14 Sept 2016
Phase II/III clinical trial in Soft Tissue Sarcoma progressing well towards interim data readout with almost 2/3 of the patients randomized
NANOBIOTIX (Euronext: NANO – ISIN: FR0011341205), a late clinical-stage nanomedicine company pioneering novel approaches for the local treatment of cancer, has filed for market approval (CE Marking) in Europe for its lead product, a first-in-class radio-enhancer, NBTXR3.
The CE Marking submission package is in particular based on current level of evidence generated in the Act.In.Sarc registration trial for treatment of locally-advanced soft tissue sarcoma (STS) and other NBTXR3 clinical trials. The submission has been made in parallel with the continuation of the Act.In.Sarc study and the wider clinical development of NBTXR3 in different cancer indications.
The company filed for CE mark on August 23, and received the confirmation from Gmed (the french notified body), that the evaluation will start this month. The latest guidance given by the notified body for review up to potential CE marking is at least 9 months.

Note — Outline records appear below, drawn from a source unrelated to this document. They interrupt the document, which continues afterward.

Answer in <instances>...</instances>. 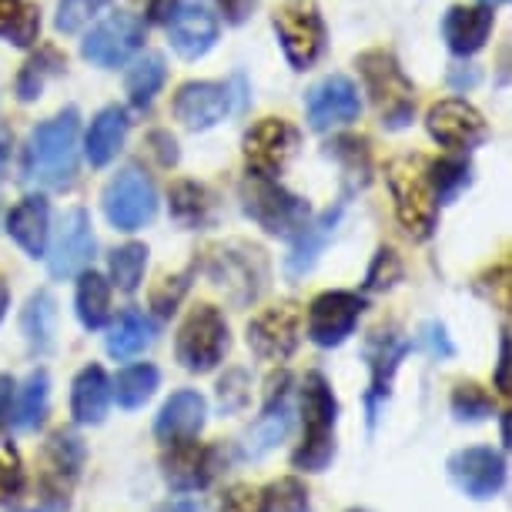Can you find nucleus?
<instances>
[{
	"mask_svg": "<svg viewBox=\"0 0 512 512\" xmlns=\"http://www.w3.org/2000/svg\"><path fill=\"white\" fill-rule=\"evenodd\" d=\"M84 466V446L77 436L57 432L44 449V472L41 486L47 499V512H61L67 506V492H71L77 472Z\"/></svg>",
	"mask_w": 512,
	"mask_h": 512,
	"instance_id": "19",
	"label": "nucleus"
},
{
	"mask_svg": "<svg viewBox=\"0 0 512 512\" xmlns=\"http://www.w3.org/2000/svg\"><path fill=\"white\" fill-rule=\"evenodd\" d=\"M151 342H154L151 318H144L138 308H124L108 335V355H114V359H134V355H141Z\"/></svg>",
	"mask_w": 512,
	"mask_h": 512,
	"instance_id": "31",
	"label": "nucleus"
},
{
	"mask_svg": "<svg viewBox=\"0 0 512 512\" xmlns=\"http://www.w3.org/2000/svg\"><path fill=\"white\" fill-rule=\"evenodd\" d=\"M221 512H262V492L251 486H231L221 499Z\"/></svg>",
	"mask_w": 512,
	"mask_h": 512,
	"instance_id": "49",
	"label": "nucleus"
},
{
	"mask_svg": "<svg viewBox=\"0 0 512 512\" xmlns=\"http://www.w3.org/2000/svg\"><path fill=\"white\" fill-rule=\"evenodd\" d=\"M241 208L245 215L262 225L268 235L295 238L298 228L308 221V205L302 198H295L292 191H285L275 178H258L248 175L241 181Z\"/></svg>",
	"mask_w": 512,
	"mask_h": 512,
	"instance_id": "5",
	"label": "nucleus"
},
{
	"mask_svg": "<svg viewBox=\"0 0 512 512\" xmlns=\"http://www.w3.org/2000/svg\"><path fill=\"white\" fill-rule=\"evenodd\" d=\"M64 67V57L54 51V47H41L31 61L24 64L21 77H17V98L21 101H37L47 84V77H54Z\"/></svg>",
	"mask_w": 512,
	"mask_h": 512,
	"instance_id": "38",
	"label": "nucleus"
},
{
	"mask_svg": "<svg viewBox=\"0 0 512 512\" xmlns=\"http://www.w3.org/2000/svg\"><path fill=\"white\" fill-rule=\"evenodd\" d=\"M171 47L185 57V61H198L205 57L218 41V21L201 0H181V4L168 17Z\"/></svg>",
	"mask_w": 512,
	"mask_h": 512,
	"instance_id": "21",
	"label": "nucleus"
},
{
	"mask_svg": "<svg viewBox=\"0 0 512 512\" xmlns=\"http://www.w3.org/2000/svg\"><path fill=\"white\" fill-rule=\"evenodd\" d=\"M302 419H305V436H302V446H298L292 456L295 469L325 472L328 462L335 459L338 402L322 372H308L302 382Z\"/></svg>",
	"mask_w": 512,
	"mask_h": 512,
	"instance_id": "2",
	"label": "nucleus"
},
{
	"mask_svg": "<svg viewBox=\"0 0 512 512\" xmlns=\"http://www.w3.org/2000/svg\"><path fill=\"white\" fill-rule=\"evenodd\" d=\"M208 275L221 292H225L235 305H248L262 295L268 265L262 248L245 245V241H231V245L215 248L208 265Z\"/></svg>",
	"mask_w": 512,
	"mask_h": 512,
	"instance_id": "7",
	"label": "nucleus"
},
{
	"mask_svg": "<svg viewBox=\"0 0 512 512\" xmlns=\"http://www.w3.org/2000/svg\"><path fill=\"white\" fill-rule=\"evenodd\" d=\"M262 512H308V489L302 479L288 476L262 492Z\"/></svg>",
	"mask_w": 512,
	"mask_h": 512,
	"instance_id": "41",
	"label": "nucleus"
},
{
	"mask_svg": "<svg viewBox=\"0 0 512 512\" xmlns=\"http://www.w3.org/2000/svg\"><path fill=\"white\" fill-rule=\"evenodd\" d=\"M94 248H98V241H94L91 215L84 208H71L61 218V228H57L51 255H47V268H51L54 278L81 275L94 262Z\"/></svg>",
	"mask_w": 512,
	"mask_h": 512,
	"instance_id": "16",
	"label": "nucleus"
},
{
	"mask_svg": "<svg viewBox=\"0 0 512 512\" xmlns=\"http://www.w3.org/2000/svg\"><path fill=\"white\" fill-rule=\"evenodd\" d=\"M241 77L231 84L218 81H191L175 94V118L191 131L215 128L218 121H225L231 111H241L245 94H241Z\"/></svg>",
	"mask_w": 512,
	"mask_h": 512,
	"instance_id": "9",
	"label": "nucleus"
},
{
	"mask_svg": "<svg viewBox=\"0 0 512 512\" xmlns=\"http://www.w3.org/2000/svg\"><path fill=\"white\" fill-rule=\"evenodd\" d=\"M298 151V131L285 118H262L245 134L248 175L278 178Z\"/></svg>",
	"mask_w": 512,
	"mask_h": 512,
	"instance_id": "11",
	"label": "nucleus"
},
{
	"mask_svg": "<svg viewBox=\"0 0 512 512\" xmlns=\"http://www.w3.org/2000/svg\"><path fill=\"white\" fill-rule=\"evenodd\" d=\"M108 268H111V282L118 285L121 292H138L144 268H148V248L138 245V241L114 248L108 258Z\"/></svg>",
	"mask_w": 512,
	"mask_h": 512,
	"instance_id": "39",
	"label": "nucleus"
},
{
	"mask_svg": "<svg viewBox=\"0 0 512 512\" xmlns=\"http://www.w3.org/2000/svg\"><path fill=\"white\" fill-rule=\"evenodd\" d=\"M158 382H161L158 369L148 362H141V365L124 369L118 379H114L111 392L118 395V405H124V409H141V405L158 392Z\"/></svg>",
	"mask_w": 512,
	"mask_h": 512,
	"instance_id": "36",
	"label": "nucleus"
},
{
	"mask_svg": "<svg viewBox=\"0 0 512 512\" xmlns=\"http://www.w3.org/2000/svg\"><path fill=\"white\" fill-rule=\"evenodd\" d=\"M124 138H128V114L118 104L104 108L98 118L91 121V131H88V141H84V154L94 168H104V164L114 161V154L121 151Z\"/></svg>",
	"mask_w": 512,
	"mask_h": 512,
	"instance_id": "29",
	"label": "nucleus"
},
{
	"mask_svg": "<svg viewBox=\"0 0 512 512\" xmlns=\"http://www.w3.org/2000/svg\"><path fill=\"white\" fill-rule=\"evenodd\" d=\"M24 489V466L17 449L7 439H0V506H7Z\"/></svg>",
	"mask_w": 512,
	"mask_h": 512,
	"instance_id": "45",
	"label": "nucleus"
},
{
	"mask_svg": "<svg viewBox=\"0 0 512 512\" xmlns=\"http://www.w3.org/2000/svg\"><path fill=\"white\" fill-rule=\"evenodd\" d=\"M255 4L258 0H218V7H221V14H225L228 24H245L251 17V11H255Z\"/></svg>",
	"mask_w": 512,
	"mask_h": 512,
	"instance_id": "50",
	"label": "nucleus"
},
{
	"mask_svg": "<svg viewBox=\"0 0 512 512\" xmlns=\"http://www.w3.org/2000/svg\"><path fill=\"white\" fill-rule=\"evenodd\" d=\"M502 446H509V412L502 415Z\"/></svg>",
	"mask_w": 512,
	"mask_h": 512,
	"instance_id": "57",
	"label": "nucleus"
},
{
	"mask_svg": "<svg viewBox=\"0 0 512 512\" xmlns=\"http://www.w3.org/2000/svg\"><path fill=\"white\" fill-rule=\"evenodd\" d=\"M77 134H81V118L74 108L61 111L57 118L37 124L31 131L24 154V171L31 185L61 191L71 188L77 178Z\"/></svg>",
	"mask_w": 512,
	"mask_h": 512,
	"instance_id": "1",
	"label": "nucleus"
},
{
	"mask_svg": "<svg viewBox=\"0 0 512 512\" xmlns=\"http://www.w3.org/2000/svg\"><path fill=\"white\" fill-rule=\"evenodd\" d=\"M11 402H14V379L0 375V425L11 422Z\"/></svg>",
	"mask_w": 512,
	"mask_h": 512,
	"instance_id": "51",
	"label": "nucleus"
},
{
	"mask_svg": "<svg viewBox=\"0 0 512 512\" xmlns=\"http://www.w3.org/2000/svg\"><path fill=\"white\" fill-rule=\"evenodd\" d=\"M211 208H215V201L201 185L195 181H178L175 188H171V215H175L178 225L185 228H198L205 225L211 218Z\"/></svg>",
	"mask_w": 512,
	"mask_h": 512,
	"instance_id": "37",
	"label": "nucleus"
},
{
	"mask_svg": "<svg viewBox=\"0 0 512 512\" xmlns=\"http://www.w3.org/2000/svg\"><path fill=\"white\" fill-rule=\"evenodd\" d=\"M161 512H205V506H198V502H191V499H181V502H171V506H164Z\"/></svg>",
	"mask_w": 512,
	"mask_h": 512,
	"instance_id": "55",
	"label": "nucleus"
},
{
	"mask_svg": "<svg viewBox=\"0 0 512 512\" xmlns=\"http://www.w3.org/2000/svg\"><path fill=\"white\" fill-rule=\"evenodd\" d=\"M101 201H104V218L118 231H138L158 211L154 181L138 168H124L118 178H111Z\"/></svg>",
	"mask_w": 512,
	"mask_h": 512,
	"instance_id": "10",
	"label": "nucleus"
},
{
	"mask_svg": "<svg viewBox=\"0 0 512 512\" xmlns=\"http://www.w3.org/2000/svg\"><path fill=\"white\" fill-rule=\"evenodd\" d=\"M389 191L395 201V215H399L402 228L409 231L412 241H425L436 231L439 201L432 191L429 161L422 158H395L389 164Z\"/></svg>",
	"mask_w": 512,
	"mask_h": 512,
	"instance_id": "3",
	"label": "nucleus"
},
{
	"mask_svg": "<svg viewBox=\"0 0 512 512\" xmlns=\"http://www.w3.org/2000/svg\"><path fill=\"white\" fill-rule=\"evenodd\" d=\"M429 178H432V191H436V201L439 205H449V201H456L469 188L472 168L462 158H446L429 164Z\"/></svg>",
	"mask_w": 512,
	"mask_h": 512,
	"instance_id": "40",
	"label": "nucleus"
},
{
	"mask_svg": "<svg viewBox=\"0 0 512 512\" xmlns=\"http://www.w3.org/2000/svg\"><path fill=\"white\" fill-rule=\"evenodd\" d=\"M506 345H509V338L502 335V338H499V365H496V389H499L502 395H509V379H506L509 359H506Z\"/></svg>",
	"mask_w": 512,
	"mask_h": 512,
	"instance_id": "53",
	"label": "nucleus"
},
{
	"mask_svg": "<svg viewBox=\"0 0 512 512\" xmlns=\"http://www.w3.org/2000/svg\"><path fill=\"white\" fill-rule=\"evenodd\" d=\"M429 349L436 352V355H452V345H449V338H446V328L442 325H429Z\"/></svg>",
	"mask_w": 512,
	"mask_h": 512,
	"instance_id": "54",
	"label": "nucleus"
},
{
	"mask_svg": "<svg viewBox=\"0 0 512 512\" xmlns=\"http://www.w3.org/2000/svg\"><path fill=\"white\" fill-rule=\"evenodd\" d=\"M288 375H275L268 382V402H265V412L258 415V422L251 425L245 432V442H241V456L248 459H258L265 452H272L278 442L288 436L292 429V409H288Z\"/></svg>",
	"mask_w": 512,
	"mask_h": 512,
	"instance_id": "20",
	"label": "nucleus"
},
{
	"mask_svg": "<svg viewBox=\"0 0 512 512\" xmlns=\"http://www.w3.org/2000/svg\"><path fill=\"white\" fill-rule=\"evenodd\" d=\"M399 278H402L399 258H395V251L382 248L379 255H375L369 275H365V288H369V292H385V288H392L395 282H399Z\"/></svg>",
	"mask_w": 512,
	"mask_h": 512,
	"instance_id": "47",
	"label": "nucleus"
},
{
	"mask_svg": "<svg viewBox=\"0 0 512 512\" xmlns=\"http://www.w3.org/2000/svg\"><path fill=\"white\" fill-rule=\"evenodd\" d=\"M151 144H158L154 151H158L161 164H175L178 161V144H175V138H168V134H154Z\"/></svg>",
	"mask_w": 512,
	"mask_h": 512,
	"instance_id": "52",
	"label": "nucleus"
},
{
	"mask_svg": "<svg viewBox=\"0 0 512 512\" xmlns=\"http://www.w3.org/2000/svg\"><path fill=\"white\" fill-rule=\"evenodd\" d=\"M328 154L342 161V171L352 181V188H362L369 181V144L362 138H338Z\"/></svg>",
	"mask_w": 512,
	"mask_h": 512,
	"instance_id": "42",
	"label": "nucleus"
},
{
	"mask_svg": "<svg viewBox=\"0 0 512 512\" xmlns=\"http://www.w3.org/2000/svg\"><path fill=\"white\" fill-rule=\"evenodd\" d=\"M492 7L479 4V7H452L442 21V37H446L449 51L459 54V57H469L482 51V44L489 41V31H492Z\"/></svg>",
	"mask_w": 512,
	"mask_h": 512,
	"instance_id": "26",
	"label": "nucleus"
},
{
	"mask_svg": "<svg viewBox=\"0 0 512 512\" xmlns=\"http://www.w3.org/2000/svg\"><path fill=\"white\" fill-rule=\"evenodd\" d=\"M47 402H51V379H47V372H31L21 389V399H17V412H11V425L21 432L37 429L47 415Z\"/></svg>",
	"mask_w": 512,
	"mask_h": 512,
	"instance_id": "34",
	"label": "nucleus"
},
{
	"mask_svg": "<svg viewBox=\"0 0 512 512\" xmlns=\"http://www.w3.org/2000/svg\"><path fill=\"white\" fill-rule=\"evenodd\" d=\"M228 352V322L218 308L198 305L195 312L185 318V325L178 328V342L175 355L181 362V369L188 372H211L215 365L225 359Z\"/></svg>",
	"mask_w": 512,
	"mask_h": 512,
	"instance_id": "8",
	"label": "nucleus"
},
{
	"mask_svg": "<svg viewBox=\"0 0 512 512\" xmlns=\"http://www.w3.org/2000/svg\"><path fill=\"white\" fill-rule=\"evenodd\" d=\"M338 218H342V205L325 211V215H318L315 221H305V225L298 228V235L292 238V255L285 258V275L288 278H305L308 272H312L318 255H322V248L328 245V238L335 235Z\"/></svg>",
	"mask_w": 512,
	"mask_h": 512,
	"instance_id": "27",
	"label": "nucleus"
},
{
	"mask_svg": "<svg viewBox=\"0 0 512 512\" xmlns=\"http://www.w3.org/2000/svg\"><path fill=\"white\" fill-rule=\"evenodd\" d=\"M365 312V298L355 292H325L308 308V338L322 349H335L355 332Z\"/></svg>",
	"mask_w": 512,
	"mask_h": 512,
	"instance_id": "13",
	"label": "nucleus"
},
{
	"mask_svg": "<svg viewBox=\"0 0 512 512\" xmlns=\"http://www.w3.org/2000/svg\"><path fill=\"white\" fill-rule=\"evenodd\" d=\"M302 338V308L295 302H282L268 308L248 325V349L262 362H285L292 359Z\"/></svg>",
	"mask_w": 512,
	"mask_h": 512,
	"instance_id": "12",
	"label": "nucleus"
},
{
	"mask_svg": "<svg viewBox=\"0 0 512 512\" xmlns=\"http://www.w3.org/2000/svg\"><path fill=\"white\" fill-rule=\"evenodd\" d=\"M111 405V382L101 365H88L77 372L71 385V415L77 425H101Z\"/></svg>",
	"mask_w": 512,
	"mask_h": 512,
	"instance_id": "28",
	"label": "nucleus"
},
{
	"mask_svg": "<svg viewBox=\"0 0 512 512\" xmlns=\"http://www.w3.org/2000/svg\"><path fill=\"white\" fill-rule=\"evenodd\" d=\"M164 77H168V67H164L161 54H144L131 64L128 77H124V88H128V98L134 108H148L154 101V94L161 91Z\"/></svg>",
	"mask_w": 512,
	"mask_h": 512,
	"instance_id": "33",
	"label": "nucleus"
},
{
	"mask_svg": "<svg viewBox=\"0 0 512 512\" xmlns=\"http://www.w3.org/2000/svg\"><path fill=\"white\" fill-rule=\"evenodd\" d=\"M191 268L185 275H175V278H164V282L154 288L151 292V305H154V312H158L161 318H168L171 312L178 308V302L185 298V292H188V285H191Z\"/></svg>",
	"mask_w": 512,
	"mask_h": 512,
	"instance_id": "46",
	"label": "nucleus"
},
{
	"mask_svg": "<svg viewBox=\"0 0 512 512\" xmlns=\"http://www.w3.org/2000/svg\"><path fill=\"white\" fill-rule=\"evenodd\" d=\"M245 382H248V375L235 369V372H228L225 379H221L218 385V402H221V409L225 412H238V409H245V402H248V389H245Z\"/></svg>",
	"mask_w": 512,
	"mask_h": 512,
	"instance_id": "48",
	"label": "nucleus"
},
{
	"mask_svg": "<svg viewBox=\"0 0 512 512\" xmlns=\"http://www.w3.org/2000/svg\"><path fill=\"white\" fill-rule=\"evenodd\" d=\"M144 44V24L131 14H111L84 37L81 54L84 61L98 67H121Z\"/></svg>",
	"mask_w": 512,
	"mask_h": 512,
	"instance_id": "18",
	"label": "nucleus"
},
{
	"mask_svg": "<svg viewBox=\"0 0 512 512\" xmlns=\"http://www.w3.org/2000/svg\"><path fill=\"white\" fill-rule=\"evenodd\" d=\"M282 51L295 71H308L325 51V21L315 0H288L272 17Z\"/></svg>",
	"mask_w": 512,
	"mask_h": 512,
	"instance_id": "6",
	"label": "nucleus"
},
{
	"mask_svg": "<svg viewBox=\"0 0 512 512\" xmlns=\"http://www.w3.org/2000/svg\"><path fill=\"white\" fill-rule=\"evenodd\" d=\"M359 71L385 128H405L415 114V91L409 77L402 74L399 61L385 51H369L359 57Z\"/></svg>",
	"mask_w": 512,
	"mask_h": 512,
	"instance_id": "4",
	"label": "nucleus"
},
{
	"mask_svg": "<svg viewBox=\"0 0 512 512\" xmlns=\"http://www.w3.org/2000/svg\"><path fill=\"white\" fill-rule=\"evenodd\" d=\"M108 4L111 0H61V4H57V21H54L57 31L77 34L84 24H91Z\"/></svg>",
	"mask_w": 512,
	"mask_h": 512,
	"instance_id": "44",
	"label": "nucleus"
},
{
	"mask_svg": "<svg viewBox=\"0 0 512 512\" xmlns=\"http://www.w3.org/2000/svg\"><path fill=\"white\" fill-rule=\"evenodd\" d=\"M425 128H429L432 141H439L442 148H452V151H469L489 138L486 118H482L472 104L459 98L432 104L429 114H425Z\"/></svg>",
	"mask_w": 512,
	"mask_h": 512,
	"instance_id": "15",
	"label": "nucleus"
},
{
	"mask_svg": "<svg viewBox=\"0 0 512 512\" xmlns=\"http://www.w3.org/2000/svg\"><path fill=\"white\" fill-rule=\"evenodd\" d=\"M362 101L345 74H328L305 94V114L315 131H335L359 118Z\"/></svg>",
	"mask_w": 512,
	"mask_h": 512,
	"instance_id": "14",
	"label": "nucleus"
},
{
	"mask_svg": "<svg viewBox=\"0 0 512 512\" xmlns=\"http://www.w3.org/2000/svg\"><path fill=\"white\" fill-rule=\"evenodd\" d=\"M168 452L161 456V472L164 482H168L175 492H195L205 489L211 479H215V449L198 446L195 439H181V442H168Z\"/></svg>",
	"mask_w": 512,
	"mask_h": 512,
	"instance_id": "22",
	"label": "nucleus"
},
{
	"mask_svg": "<svg viewBox=\"0 0 512 512\" xmlns=\"http://www.w3.org/2000/svg\"><path fill=\"white\" fill-rule=\"evenodd\" d=\"M54 325H57V302L51 292H37L27 298V308L21 315L24 338L31 345V352L44 355L54 345Z\"/></svg>",
	"mask_w": 512,
	"mask_h": 512,
	"instance_id": "32",
	"label": "nucleus"
},
{
	"mask_svg": "<svg viewBox=\"0 0 512 512\" xmlns=\"http://www.w3.org/2000/svg\"><path fill=\"white\" fill-rule=\"evenodd\" d=\"M37 512H47V509H37Z\"/></svg>",
	"mask_w": 512,
	"mask_h": 512,
	"instance_id": "60",
	"label": "nucleus"
},
{
	"mask_svg": "<svg viewBox=\"0 0 512 512\" xmlns=\"http://www.w3.org/2000/svg\"><path fill=\"white\" fill-rule=\"evenodd\" d=\"M479 4H486V7H496V4H506V0H479Z\"/></svg>",
	"mask_w": 512,
	"mask_h": 512,
	"instance_id": "58",
	"label": "nucleus"
},
{
	"mask_svg": "<svg viewBox=\"0 0 512 512\" xmlns=\"http://www.w3.org/2000/svg\"><path fill=\"white\" fill-rule=\"evenodd\" d=\"M449 479L469 499H492L506 482V459L489 446H469L452 452Z\"/></svg>",
	"mask_w": 512,
	"mask_h": 512,
	"instance_id": "17",
	"label": "nucleus"
},
{
	"mask_svg": "<svg viewBox=\"0 0 512 512\" xmlns=\"http://www.w3.org/2000/svg\"><path fill=\"white\" fill-rule=\"evenodd\" d=\"M349 512H369V509H349Z\"/></svg>",
	"mask_w": 512,
	"mask_h": 512,
	"instance_id": "59",
	"label": "nucleus"
},
{
	"mask_svg": "<svg viewBox=\"0 0 512 512\" xmlns=\"http://www.w3.org/2000/svg\"><path fill=\"white\" fill-rule=\"evenodd\" d=\"M7 305H11V288L0 282V322H4V315H7Z\"/></svg>",
	"mask_w": 512,
	"mask_h": 512,
	"instance_id": "56",
	"label": "nucleus"
},
{
	"mask_svg": "<svg viewBox=\"0 0 512 512\" xmlns=\"http://www.w3.org/2000/svg\"><path fill=\"white\" fill-rule=\"evenodd\" d=\"M205 415L208 405L198 392H175L168 402L161 405L158 419H154V436H158L164 446L168 442H181V439H195L201 429H205Z\"/></svg>",
	"mask_w": 512,
	"mask_h": 512,
	"instance_id": "24",
	"label": "nucleus"
},
{
	"mask_svg": "<svg viewBox=\"0 0 512 512\" xmlns=\"http://www.w3.org/2000/svg\"><path fill=\"white\" fill-rule=\"evenodd\" d=\"M74 305H77V318H81L84 328L98 332V328L108 325V318H111V285H108V278L84 268L81 282H77Z\"/></svg>",
	"mask_w": 512,
	"mask_h": 512,
	"instance_id": "30",
	"label": "nucleus"
},
{
	"mask_svg": "<svg viewBox=\"0 0 512 512\" xmlns=\"http://www.w3.org/2000/svg\"><path fill=\"white\" fill-rule=\"evenodd\" d=\"M412 352V342L395 332H375L369 349H365V359H369V369H372V385L365 392V405H369V422L375 425V415H379V405L389 399V385H392V375L399 369V362L405 355Z\"/></svg>",
	"mask_w": 512,
	"mask_h": 512,
	"instance_id": "23",
	"label": "nucleus"
},
{
	"mask_svg": "<svg viewBox=\"0 0 512 512\" xmlns=\"http://www.w3.org/2000/svg\"><path fill=\"white\" fill-rule=\"evenodd\" d=\"M41 34V14L24 0H0V37L17 47H31Z\"/></svg>",
	"mask_w": 512,
	"mask_h": 512,
	"instance_id": "35",
	"label": "nucleus"
},
{
	"mask_svg": "<svg viewBox=\"0 0 512 512\" xmlns=\"http://www.w3.org/2000/svg\"><path fill=\"white\" fill-rule=\"evenodd\" d=\"M7 235L24 248L27 258L47 255V235H51V208L41 195H27L17 201L14 211L7 215Z\"/></svg>",
	"mask_w": 512,
	"mask_h": 512,
	"instance_id": "25",
	"label": "nucleus"
},
{
	"mask_svg": "<svg viewBox=\"0 0 512 512\" xmlns=\"http://www.w3.org/2000/svg\"><path fill=\"white\" fill-rule=\"evenodd\" d=\"M452 415H456L459 422H482L492 415V399L489 392L482 389L476 382H462L456 385V392H452Z\"/></svg>",
	"mask_w": 512,
	"mask_h": 512,
	"instance_id": "43",
	"label": "nucleus"
}]
</instances>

Laurent Levy, CEO of Nanobiotix, commented, “This first market approval of NBTXR3 in Europe, is a major step for Nanobiotix, the fruit of more than 10 years of research and development. Recruitment has been a little slower than expected in STS clinical trial but overall we are progressing well in our global plan. With this filing we are closer to helping patients every day in hospitals.”
Interim analysis readout of the Act.In.Sarc study
The Act.In.Sarc study is a global, randomized Phase II/III multi-center pivotal trial evaluating NBTXR3 in combination with radiotherapy before surgery in comparison to the current standard of care, radiotherapy alone, prior to surgery. 156 patients are expected to be included in the study. To date, 116 patients have been recruited and 92 patients randomized across 39 sites in 13 countries.
Nanobiotix plans to release the conclusion of the interim analysis conducted by an independent committee of experts in the coming months. The independent committee of experts will review (i) the data related to the primary endpoint (Complete Pathological Response Rate), ensure (ii) the safety of all patients enrolled in the study, (iii) the quality of the data collected, and (iv) the continued scientific validity of the study design once two third of the patients (104 patients) have been treated. This analysis will be performed four months after the 104th patient has been randomized (time to complete treatment plus readout).